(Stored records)
● ● ● ●

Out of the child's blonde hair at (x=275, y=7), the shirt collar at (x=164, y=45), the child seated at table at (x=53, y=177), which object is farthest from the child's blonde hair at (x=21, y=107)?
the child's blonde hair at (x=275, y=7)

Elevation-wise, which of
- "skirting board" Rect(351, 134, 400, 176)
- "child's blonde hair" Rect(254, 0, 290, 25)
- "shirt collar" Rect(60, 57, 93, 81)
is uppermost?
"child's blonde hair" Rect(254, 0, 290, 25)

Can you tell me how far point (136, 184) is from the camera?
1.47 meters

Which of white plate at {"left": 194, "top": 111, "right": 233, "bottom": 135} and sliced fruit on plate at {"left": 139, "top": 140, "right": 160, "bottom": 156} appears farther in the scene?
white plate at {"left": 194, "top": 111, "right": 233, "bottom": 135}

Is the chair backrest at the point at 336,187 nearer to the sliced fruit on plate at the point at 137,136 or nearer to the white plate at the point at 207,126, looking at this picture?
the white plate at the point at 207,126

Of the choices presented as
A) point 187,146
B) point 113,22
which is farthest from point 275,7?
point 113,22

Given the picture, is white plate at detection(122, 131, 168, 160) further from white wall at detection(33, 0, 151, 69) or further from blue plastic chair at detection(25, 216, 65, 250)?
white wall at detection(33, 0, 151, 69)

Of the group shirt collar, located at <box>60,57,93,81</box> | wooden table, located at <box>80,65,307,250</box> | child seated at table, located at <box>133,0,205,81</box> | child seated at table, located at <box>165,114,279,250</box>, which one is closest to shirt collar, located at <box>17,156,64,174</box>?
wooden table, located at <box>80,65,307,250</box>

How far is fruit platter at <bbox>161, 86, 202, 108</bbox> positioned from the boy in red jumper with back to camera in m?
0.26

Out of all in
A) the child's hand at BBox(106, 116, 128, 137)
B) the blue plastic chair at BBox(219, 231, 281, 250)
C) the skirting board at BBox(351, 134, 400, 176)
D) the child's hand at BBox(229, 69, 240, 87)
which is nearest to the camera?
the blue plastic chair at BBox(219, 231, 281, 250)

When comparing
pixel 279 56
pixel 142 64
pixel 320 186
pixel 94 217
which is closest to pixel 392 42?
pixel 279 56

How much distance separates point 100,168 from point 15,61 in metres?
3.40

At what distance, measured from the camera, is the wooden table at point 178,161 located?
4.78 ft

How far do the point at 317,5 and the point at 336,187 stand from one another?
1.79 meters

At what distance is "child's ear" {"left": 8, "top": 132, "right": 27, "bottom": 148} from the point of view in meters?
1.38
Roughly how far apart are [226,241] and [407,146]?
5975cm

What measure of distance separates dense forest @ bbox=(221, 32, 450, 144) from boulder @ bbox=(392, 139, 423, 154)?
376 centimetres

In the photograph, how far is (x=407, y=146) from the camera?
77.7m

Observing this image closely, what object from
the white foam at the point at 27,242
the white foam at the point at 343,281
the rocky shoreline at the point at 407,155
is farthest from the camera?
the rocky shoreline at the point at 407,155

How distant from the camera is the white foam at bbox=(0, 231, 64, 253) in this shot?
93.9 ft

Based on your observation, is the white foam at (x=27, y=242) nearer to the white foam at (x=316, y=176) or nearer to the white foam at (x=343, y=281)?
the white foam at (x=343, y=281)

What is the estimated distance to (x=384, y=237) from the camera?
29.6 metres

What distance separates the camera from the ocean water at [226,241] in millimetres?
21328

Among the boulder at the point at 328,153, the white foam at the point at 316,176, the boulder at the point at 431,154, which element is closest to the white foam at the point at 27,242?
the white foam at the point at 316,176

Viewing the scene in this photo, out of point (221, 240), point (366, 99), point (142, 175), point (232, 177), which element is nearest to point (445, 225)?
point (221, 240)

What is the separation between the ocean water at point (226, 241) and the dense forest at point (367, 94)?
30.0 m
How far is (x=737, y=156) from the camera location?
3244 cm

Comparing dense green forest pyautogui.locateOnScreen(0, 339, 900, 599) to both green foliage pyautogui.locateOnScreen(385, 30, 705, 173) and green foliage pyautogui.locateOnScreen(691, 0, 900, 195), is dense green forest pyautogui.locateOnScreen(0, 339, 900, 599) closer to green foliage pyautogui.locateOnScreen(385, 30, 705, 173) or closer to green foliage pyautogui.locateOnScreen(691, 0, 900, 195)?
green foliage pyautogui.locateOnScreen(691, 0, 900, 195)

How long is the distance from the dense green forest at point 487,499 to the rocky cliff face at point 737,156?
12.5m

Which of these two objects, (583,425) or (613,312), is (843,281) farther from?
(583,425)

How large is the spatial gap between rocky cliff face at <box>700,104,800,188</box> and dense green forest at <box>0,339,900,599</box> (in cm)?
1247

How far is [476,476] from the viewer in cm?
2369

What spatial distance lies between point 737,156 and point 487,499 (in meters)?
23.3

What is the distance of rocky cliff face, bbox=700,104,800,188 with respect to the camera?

● ● ● ●

▶ [Job]
Write out the records above again, keeping each one identical to the original.

▶ [Task answer]
Out of the child's blonde hair at (x=275, y=7), the shirt collar at (x=164, y=45), the child seated at table at (x=53, y=177), which object is farthest from the child's blonde hair at (x=21, y=107)?
the child's blonde hair at (x=275, y=7)

Elevation-wise, which of
- "skirting board" Rect(351, 134, 400, 176)
- "child's blonde hair" Rect(254, 0, 290, 25)
- "shirt collar" Rect(60, 57, 93, 81)
is uppermost?
"child's blonde hair" Rect(254, 0, 290, 25)

Can you tell me how far point (136, 184) is from the camera?
1.47 meters

Which of white plate at {"left": 194, "top": 111, "right": 233, "bottom": 135} and sliced fruit on plate at {"left": 139, "top": 140, "right": 160, "bottom": 156} appears farther in the scene?
white plate at {"left": 194, "top": 111, "right": 233, "bottom": 135}

Is the chair backrest at the point at 336,187 nearer to the sliced fruit on plate at the point at 137,136 or nearer to the white plate at the point at 207,126, looking at this picture?
the white plate at the point at 207,126

Of the choices presented as
A) point 187,146
B) point 113,22
which is farthest from point 275,7?
point 113,22

Given the picture, is white plate at detection(122, 131, 168, 160) further from white wall at detection(33, 0, 151, 69) or further from blue plastic chair at detection(25, 216, 65, 250)?
white wall at detection(33, 0, 151, 69)

Of the group shirt collar, located at <box>60,57,93,81</box> | wooden table, located at <box>80,65,307,250</box> | child seated at table, located at <box>133,0,205,81</box> | child seated at table, located at <box>165,114,279,250</box>, which one is closest to shirt collar, located at <box>17,156,64,174</box>?
wooden table, located at <box>80,65,307,250</box>

How far is fruit platter at <bbox>161, 86, 202, 108</bbox> positioned from the boy in red jumper with back to camera in m?
0.26

Out of all in
A) the child's hand at BBox(106, 116, 128, 137)
B) the blue plastic chair at BBox(219, 231, 281, 250)
C) the skirting board at BBox(351, 134, 400, 176)
D) the child's hand at BBox(229, 69, 240, 87)
which is nearest to the camera?
the blue plastic chair at BBox(219, 231, 281, 250)

When comparing
pixel 279 56
pixel 142 64
pixel 320 186
pixel 94 217
which is closest to pixel 392 42?
pixel 279 56

How much distance separates point 100,168 from point 15,61 in metres?
3.40

At what distance, measured from the camera, is the wooden table at point 178,161 located?
4.78 ft

How far do the point at 317,5 and the point at 336,187 stand from one another?
1.79 meters

At what distance is "child's ear" {"left": 8, "top": 132, "right": 27, "bottom": 148} from the point of view in meters?
1.38
Roughly how far apart are [226,241] and [407,146]?
5975cm

What measure of distance separates dense forest @ bbox=(221, 32, 450, 144) from boulder @ bbox=(392, 139, 423, 154)?
376 centimetres

In the photograph, how far is (x=407, y=146) from the camera?
77.7m

Observing this image closely, what object from
the white foam at the point at 27,242
the white foam at the point at 343,281
the rocky shoreline at the point at 407,155
is farthest from the camera?
the rocky shoreline at the point at 407,155

How distant from the camera is the white foam at bbox=(0, 231, 64, 253) in this shot?
93.9 ft

Based on your observation, is the white foam at (x=27, y=242) nearer to the white foam at (x=316, y=176) or nearer to the white foam at (x=343, y=281)?
the white foam at (x=343, y=281)

What is the estimated distance to (x=384, y=237) from the camera?
29.6 metres

What distance separates the camera from the ocean water at [226,241] in millimetres?
21328

Among the boulder at the point at 328,153, the white foam at the point at 316,176, the boulder at the point at 431,154, which element is closest to the white foam at the point at 27,242?
the white foam at the point at 316,176

Viewing the scene in this photo, out of point (221, 240), point (366, 99), point (142, 175), point (232, 177), which element is nearest to point (445, 225)?
point (221, 240)

What is the separation between the ocean water at point (226, 241) and the dense forest at point (367, 94)?
30.0 m
How far is (x=737, y=156) from the camera location?
3244 cm

Comparing dense green forest pyautogui.locateOnScreen(0, 339, 900, 599) to both green foliage pyautogui.locateOnScreen(385, 30, 705, 173) and green foliage pyautogui.locateOnScreen(691, 0, 900, 195), is dense green forest pyautogui.locateOnScreen(0, 339, 900, 599) closer to green foliage pyautogui.locateOnScreen(385, 30, 705, 173) or closer to green foliage pyautogui.locateOnScreen(691, 0, 900, 195)?
green foliage pyautogui.locateOnScreen(691, 0, 900, 195)

How long is the distance from the dense green forest at point 487,499 to the rocky cliff face at point 737,156?
12.5m

Which of these two objects, (583,425) or (613,312), is (843,281) farther from?
(583,425)

How large is the spatial gap between rocky cliff face at <box>700,104,800,188</box> and dense green forest at <box>0,339,900,599</box> (in cm)?
1247

How far is [476,476] from the viewer in cm?
2369

What spatial distance lies between point 737,156 and point 487,499 (in meters)?
23.3

What is the distance of rocky cliff face, bbox=700,104,800,188 with respect to the camera?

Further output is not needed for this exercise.